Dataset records
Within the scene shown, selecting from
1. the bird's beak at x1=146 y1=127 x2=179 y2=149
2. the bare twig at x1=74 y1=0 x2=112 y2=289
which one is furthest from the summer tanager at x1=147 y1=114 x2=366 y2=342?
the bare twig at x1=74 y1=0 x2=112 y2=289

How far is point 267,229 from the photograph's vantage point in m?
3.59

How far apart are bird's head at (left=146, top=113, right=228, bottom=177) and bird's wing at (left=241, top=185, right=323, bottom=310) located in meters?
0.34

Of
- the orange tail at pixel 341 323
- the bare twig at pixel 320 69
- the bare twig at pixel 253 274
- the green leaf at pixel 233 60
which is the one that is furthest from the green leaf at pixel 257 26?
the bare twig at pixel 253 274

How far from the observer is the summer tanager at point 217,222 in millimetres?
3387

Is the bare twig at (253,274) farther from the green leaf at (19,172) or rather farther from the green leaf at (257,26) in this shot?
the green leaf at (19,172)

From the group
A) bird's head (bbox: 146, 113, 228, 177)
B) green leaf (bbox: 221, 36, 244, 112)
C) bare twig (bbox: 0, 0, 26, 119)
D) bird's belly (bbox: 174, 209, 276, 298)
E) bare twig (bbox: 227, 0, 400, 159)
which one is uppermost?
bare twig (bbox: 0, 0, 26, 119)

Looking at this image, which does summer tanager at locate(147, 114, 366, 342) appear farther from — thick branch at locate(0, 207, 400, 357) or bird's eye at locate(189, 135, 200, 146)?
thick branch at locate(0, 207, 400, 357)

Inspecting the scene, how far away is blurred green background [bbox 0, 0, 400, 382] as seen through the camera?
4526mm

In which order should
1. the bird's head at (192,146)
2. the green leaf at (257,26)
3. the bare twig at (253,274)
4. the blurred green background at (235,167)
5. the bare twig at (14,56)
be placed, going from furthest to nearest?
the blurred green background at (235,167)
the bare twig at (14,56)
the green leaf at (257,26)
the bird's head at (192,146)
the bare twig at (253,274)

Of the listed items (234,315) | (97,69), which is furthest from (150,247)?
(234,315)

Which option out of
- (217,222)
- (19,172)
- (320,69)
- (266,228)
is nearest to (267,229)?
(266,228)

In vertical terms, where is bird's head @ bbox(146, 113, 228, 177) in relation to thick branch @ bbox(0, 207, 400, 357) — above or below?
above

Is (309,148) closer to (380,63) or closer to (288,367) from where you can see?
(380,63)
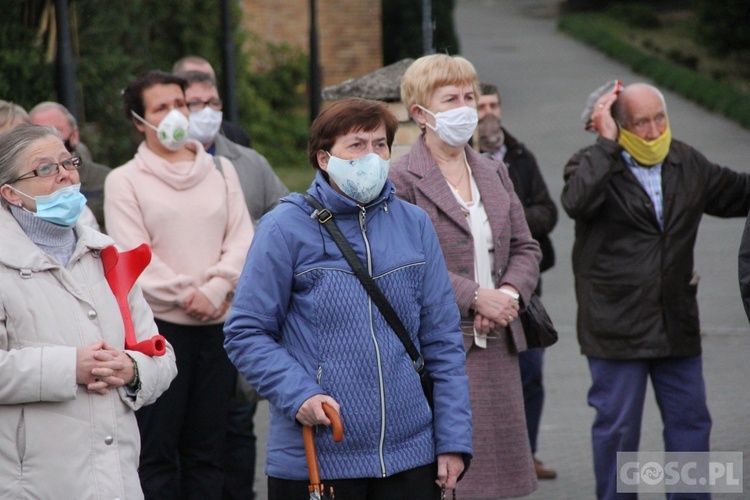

§ **Exercise description**: Please rewrite the records above with every "summer tanager" changed to "scarlet tanager" and nothing else altered, leaving out the pictures.

§ **Problem solution**:
Within the scene shown, selecting from
1. the bird's beak at x1=146 y1=127 x2=179 y2=149
2. the bare twig at x1=74 y1=0 x2=112 y2=289
which one is furthest from the scarlet tanager at x1=147 y1=114 x2=366 y2=342?
the bare twig at x1=74 y1=0 x2=112 y2=289

How far is point 267,229 from the photograph's vantage point in m?
3.59

How far apart are bird's head at (left=146, top=113, right=228, bottom=177) and bird's wing at (left=241, top=185, right=323, bottom=310) located in meters?
0.34

Of
- the orange tail at pixel 341 323
- the bare twig at pixel 320 69
- the bare twig at pixel 253 274
- the green leaf at pixel 233 60
which is the one that is furthest from the green leaf at pixel 257 26?
the bare twig at pixel 253 274

How far from the observer is the scarlet tanager at point 217,222 in millimetres?
3387

Is the bare twig at (253,274) farther from the green leaf at (19,172) or rather farther from the green leaf at (257,26) in this shot?
the green leaf at (19,172)

From the group
A) bird's head (bbox: 146, 113, 228, 177)
B) green leaf (bbox: 221, 36, 244, 112)
C) bare twig (bbox: 0, 0, 26, 119)
D) bird's belly (bbox: 174, 209, 276, 298)
E) bare twig (bbox: 227, 0, 400, 159)
which one is uppermost?
bare twig (bbox: 0, 0, 26, 119)

Looking at this image, which does scarlet tanager at locate(147, 114, 366, 342) appear farther from — thick branch at locate(0, 207, 400, 357) or bird's eye at locate(189, 135, 200, 146)?
thick branch at locate(0, 207, 400, 357)

Inspecting the scene, how far away is blurred green background [bbox 0, 0, 400, 382] as seen through the camera?
4526mm

In which order should
1. the bird's head at (192,146)
2. the green leaf at (257,26)
3. the bare twig at (253,274)
4. the blurred green background at (235,167)
5. the bare twig at (14,56)
be placed, going from furthest to nearest?
the blurred green background at (235,167)
the bare twig at (14,56)
the green leaf at (257,26)
the bird's head at (192,146)
the bare twig at (253,274)

Of the listed items (234,315) | (97,69), which is furthest from (150,247)?
(234,315)

Which option out of
- (217,222)
- (19,172)
- (320,69)
- (266,228)
is nearest to (267,229)?
(266,228)

In vertical terms, where is bird's head @ bbox(146, 113, 228, 177) in relation to thick branch @ bbox(0, 207, 400, 357) — above or below?
above

Is (309,148) closer to (380,63) or closer to (288,367) from where you can see?
(380,63)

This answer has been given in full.